What you need to do. Can you pick up the reader comments on bus service and Tysons development, shown below, after their last sentence and carry them on?

Selected passage.
I love throwing away 600 million dollars, and making my neighborhood less walkable as a taxpayer and resident. Its Great!

by Navid Roshan on Aug 21, 2014 10:30 am • linkreport

I think you could put a walking/bike path near a rail line - pretty easily.

"People with higher incomes will place a higher monetary value on their time, and also on non time attributes of transport like comfort, reliability etc." - I think this is an unfortunate ingrained belief in transit planning. And I don't care if it's viewed as correct - what happens when people place this as central in their transit planning is harmful.

What occurs is city and transit planners place higher value at increasing service to those *who don't actually have to take the bus* to encourage them to ride, particular for their way to work, which are morning to evening hours.

People likely to be poorer and *have to take the bus* may have shorter day shifts, or evening shifts, or be college students, or retired, or disabled.

Notice how the bus service is designed to be worse for them. The frequency of buses shuts down markedly, or even doesn't run to suit them at all. And future plans like BRT involve really making things worse for them over in terms of routes and bus access.

IF somebody *needs* the bus, they aren't encouraged to use it. If they don't need it - they're not happy about how it's working, either - partly because if they improved the service for the "have nots" the "haves" would benefit the same, but oddly, some of the plans for the "haves", are designed to harm the "have nots", to supposedly give the "haves" better service.

A planner can likely improve service for more people on their way to work at an affluent job without forcing the rest to find alternative ways to travel or taking away all they have, or cutting their services to half that or worse to enable more for the other. But not if they spend billions on wasteful boondoggle projects.

by asffa on Aug 21, 2014 12:05 pm • linkreport

CBF - taking proffer money or in-kind contributions for schools outside the Tysons area is DOA. The Providence and Dranesville supervisors would not accept more density for school funds to be spent elsewhere in the county. Schools in the Vienna-Great Falls-McLean areas already have much larger class sizes than in in some other parts of the county and the difference is not explained by Title I money. There no consensus to get money for more growth at Tysons and send it outside the greater Tysons area.

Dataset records
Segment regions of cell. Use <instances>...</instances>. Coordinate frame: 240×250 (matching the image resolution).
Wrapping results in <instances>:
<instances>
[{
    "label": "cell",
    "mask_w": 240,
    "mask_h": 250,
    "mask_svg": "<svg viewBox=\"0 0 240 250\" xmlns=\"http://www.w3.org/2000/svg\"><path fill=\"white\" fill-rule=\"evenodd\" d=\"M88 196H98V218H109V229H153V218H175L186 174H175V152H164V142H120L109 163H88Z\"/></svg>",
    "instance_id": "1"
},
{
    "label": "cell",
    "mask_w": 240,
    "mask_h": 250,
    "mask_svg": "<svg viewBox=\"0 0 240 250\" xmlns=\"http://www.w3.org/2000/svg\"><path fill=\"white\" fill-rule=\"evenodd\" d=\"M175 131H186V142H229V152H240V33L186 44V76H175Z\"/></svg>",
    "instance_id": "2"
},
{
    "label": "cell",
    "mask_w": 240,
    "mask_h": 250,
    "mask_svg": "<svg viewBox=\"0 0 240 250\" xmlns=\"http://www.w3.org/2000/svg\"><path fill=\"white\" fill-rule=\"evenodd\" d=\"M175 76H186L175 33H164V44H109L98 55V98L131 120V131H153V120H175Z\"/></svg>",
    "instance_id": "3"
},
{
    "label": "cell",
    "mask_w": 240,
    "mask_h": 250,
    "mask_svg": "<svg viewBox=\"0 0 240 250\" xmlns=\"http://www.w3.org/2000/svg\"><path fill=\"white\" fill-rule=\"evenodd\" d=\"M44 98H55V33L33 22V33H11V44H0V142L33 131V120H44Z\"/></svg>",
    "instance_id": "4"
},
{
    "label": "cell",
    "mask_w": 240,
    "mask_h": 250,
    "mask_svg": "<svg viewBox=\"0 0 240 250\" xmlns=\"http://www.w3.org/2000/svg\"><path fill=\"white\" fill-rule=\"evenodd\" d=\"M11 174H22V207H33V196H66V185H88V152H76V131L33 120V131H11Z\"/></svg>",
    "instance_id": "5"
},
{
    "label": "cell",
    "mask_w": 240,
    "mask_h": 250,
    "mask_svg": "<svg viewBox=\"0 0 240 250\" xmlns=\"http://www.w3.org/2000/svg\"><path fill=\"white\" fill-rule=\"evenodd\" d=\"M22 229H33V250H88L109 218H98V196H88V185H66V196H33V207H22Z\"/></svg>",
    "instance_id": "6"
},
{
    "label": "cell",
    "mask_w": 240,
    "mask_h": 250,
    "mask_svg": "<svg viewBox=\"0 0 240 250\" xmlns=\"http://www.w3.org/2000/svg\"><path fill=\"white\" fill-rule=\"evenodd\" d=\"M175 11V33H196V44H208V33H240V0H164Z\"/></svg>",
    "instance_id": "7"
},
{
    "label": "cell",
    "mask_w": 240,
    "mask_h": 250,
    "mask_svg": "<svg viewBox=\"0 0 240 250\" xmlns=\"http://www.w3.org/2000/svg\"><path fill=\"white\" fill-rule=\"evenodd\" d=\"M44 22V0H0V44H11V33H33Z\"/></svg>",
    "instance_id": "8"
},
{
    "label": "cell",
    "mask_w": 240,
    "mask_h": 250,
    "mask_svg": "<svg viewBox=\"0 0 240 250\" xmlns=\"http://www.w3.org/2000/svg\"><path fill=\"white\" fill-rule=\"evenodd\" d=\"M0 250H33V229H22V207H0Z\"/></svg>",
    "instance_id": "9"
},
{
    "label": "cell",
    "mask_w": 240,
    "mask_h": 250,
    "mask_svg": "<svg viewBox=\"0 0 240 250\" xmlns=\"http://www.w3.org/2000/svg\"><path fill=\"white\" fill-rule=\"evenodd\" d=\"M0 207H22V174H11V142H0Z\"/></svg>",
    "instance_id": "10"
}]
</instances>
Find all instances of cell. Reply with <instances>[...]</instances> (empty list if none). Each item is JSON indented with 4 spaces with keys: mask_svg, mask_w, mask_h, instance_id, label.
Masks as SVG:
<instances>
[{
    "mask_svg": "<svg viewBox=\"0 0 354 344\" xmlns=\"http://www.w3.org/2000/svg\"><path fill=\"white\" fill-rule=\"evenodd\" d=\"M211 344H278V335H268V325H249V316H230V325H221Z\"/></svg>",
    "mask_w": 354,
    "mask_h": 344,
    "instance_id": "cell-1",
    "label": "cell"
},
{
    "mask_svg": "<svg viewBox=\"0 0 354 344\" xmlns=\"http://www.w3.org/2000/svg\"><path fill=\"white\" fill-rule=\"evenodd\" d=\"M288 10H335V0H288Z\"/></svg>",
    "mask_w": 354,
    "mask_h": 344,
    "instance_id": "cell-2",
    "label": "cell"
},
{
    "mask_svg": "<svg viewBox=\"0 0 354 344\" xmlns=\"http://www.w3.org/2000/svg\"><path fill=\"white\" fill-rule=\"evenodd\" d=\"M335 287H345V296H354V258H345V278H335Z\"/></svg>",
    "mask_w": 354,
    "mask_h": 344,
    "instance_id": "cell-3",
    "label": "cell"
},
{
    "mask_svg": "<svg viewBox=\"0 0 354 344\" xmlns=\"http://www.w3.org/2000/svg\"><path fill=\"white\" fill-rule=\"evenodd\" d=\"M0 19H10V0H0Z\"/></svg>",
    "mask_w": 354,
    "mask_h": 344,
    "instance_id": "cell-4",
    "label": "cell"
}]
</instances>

Result of this exercise.
I don't believe landowners who got unlimited density at the stations would feel any need to seek more. Spreading density beyond say 2.5 outside the half mile ring would be strongly opposed as inconsistent with the Plan. One of the main reasons consensus was reached was the decision to limit density to the immediate areas around the stations. Stu Mendelsohn's last-ditch effort to undo this failed.

The differing landowner interests (station and non-station) was the cause of the failure to agree upon a tax district within Tysons and caused the County to impose a service district.

So if the landowners at the stations are essentially content and the outlying landowners could not overcome opposition to density creep, who would fight for more density? And how could split landowners overcome the certain opposition from community groups to expanding density? I just don't see how anyone could assemble a coalition strong enough to add density to Tysons.

NR - I appreciate your view that, over time, behavior might change in a way that affects traffic. And I am well aware that a percentage change in traffic volume one way or the other can have a big impact on LOS.

Members of the Task Force argued that traffic studies and LOS was irrelevant to the re-development of Tysons. But the supervisors effectively rejected that argument when it gave Tysons to the Planning Commission. And one of the key reasons the deal on Tysons was reached was the agreement to link transportation to land use. Had the County done business as usual, the Comp Plan would not have had sufficient support to pass.

I strongly believe that, if traffic volumes projected are not reached, road projects will be delayed. But it is politically impossible to chuck Table 7 on the assumption behavior will change. Changed behavior that results in lower traffic volumes will likely delay certain projects on Table 7. But we could also see younger people start getting paid better; getting married or forming alternative household; having kids; and wanting more space than an urban apartment. That change in behavior might suggest other results.

I don't see the big problem letting things progress under the Comp Plan, making tweaks here and there as facts change, and then reevaluating the Plan in 10 to 15 years. It beats civil war.

by tmt on Aug 21, 2014 12:41 pm • linkreport

"CBF - taking proffer money or in-kind contributions for schools outside the Tysons area is DOA. The Providence and Dranesville supervisors would not accept more density for school funds to be spent elsewhere in the county. "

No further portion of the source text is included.